§ Lesetext:
***

Das Handelsgericht hat auf Vernehmlassung verzichtet.

Erwägungen:

1.

 Die formellen Voraussetzungen für die Zulässigkeit der Beschwerde in
Zivilsachen geben zu keinen Bemerkungen Anlass. Auf die Beschwerde ist - unter
Vorbehalt hinreichender Begründung (Art. 42 Abs. 2 und Art. 106 Abs. 2 BGG) -
einzutreten.

2.

 Die Beschwerdeführerin beantragt eine Ergänzung des Sachverhalts. Sie will
damit den Schluss erreichen, dass die Schreiben vom 12., 17. und 19. Oktober
2001 des Rechtsanwalts des Stiefsohns der Klientin sowie das Schiedsbegehren
vom Mai 2002 einem vernünftigen und umsichtigen Rechtsanwalt vor Augen führen
mussten, dass er seine Pflichten bei Verhandlung und Abschluss der Vereinbarung
seiner Klientin mit ihrem Stiefsohn verletzt hatte. Sie verkennt damit, dass
sich Sachverhaltsrügen nur gegen tatsächliche Feststellungen, nicht aber gegen
die rechtliche Würdigung richten können. Die Vorinstanz hat sich im
angefochtenen Entscheid mit den erwähnten Schriftsätzen in E. 2.4.4
auseinandergesetzt. Dass sie den Inhalt dieser Schriftstücke dabei falsch bzw.
willkürlich wiedergegeben hätte, behauptet die Beschwerdeführerin nicht. Ob und
inwiefern sich daraus ergibt, dass mit Schadenersatzansprüchen gerechnet werden
muss, ist eine Rechtsfrage.

3.

 Die Beschwerdeführerin hatte vor der Vorinstanz behauptet, ihr vertraglicher
Anspruch gegen die Beklagte sei nach dem in Ziffer 2/22 AVB definierten
zeitlichen Geltungsbereich sowohl nach der ersten wie nach der zweiten Variante
gegeben. In ihrer Beschwerde rügt sie nur noch, die Vorinstanz habe den
Vertrauensgrundsatz verletzt, indem sie die Voraussetzungen des
Versicherungsanspruchs nach Ziffer 2/22 zweiter Einzug AVB verneint hat.

***

§ Datenteil:
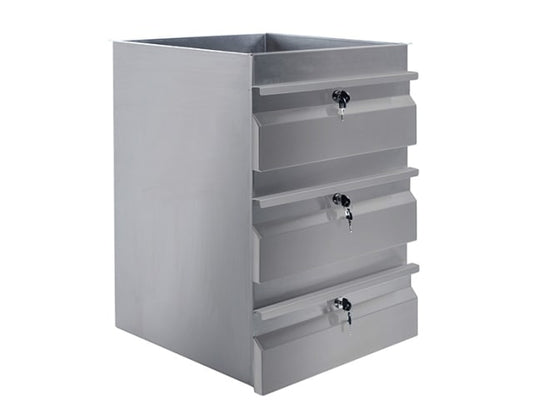 3 x Stainless Steel Drawers 
125mm deep, supplied with locks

***

§ Anforderung 1: Wie lautet der Lesetext zwischen „willkürlich wiedergegeben hätte, behauptet“ und „AVB verneint hat.“, beide eingeschlossen? Schreiben Sie diesen Abschnitt wortgetreu nieder.
§ Anforderung 2: Welche Daten von Schriftstücken nennt der Lesetext? Führen Sie alle auf.
Das Material steht für sich und gehört nicht zum Lesetext.

§ Schriftliche Antwort 1:
willkürlich wiedergegeben hätte, behauptet die Beschwerdeführerin nicht. Ob und
inwiefern sich daraus ergibt, dass mit Schadenersatzansprüchen gerechnet werden
muss, ist eine Rechtsfrage.

3.

 Die Beschwerdeführerin hatte vor der Vorinstanz behauptet, ihr vertraglicher
Anspruch gegen die Beklagte sei nach dem in Ziffer 2/22 AVB definierten
zeitlichen Geltungsbereich sowohl nach der ersten wie nach der zweiten Variante
gegeben. In ihrer Beschwerde rügt sie nur noch, die Vorinstanz habe den
Vertrauensgrundsatz verletzt, indem sie die Voraussetzungen des
Versicherungsanspruchs nach Ziffer 2/22 zweiter Einzug AVB verneint hat.

§ Schriftliche Antwort 2: 12. Oktober 2001, 17. Oktober 2001, 19. Oktober 2001, Mai 2002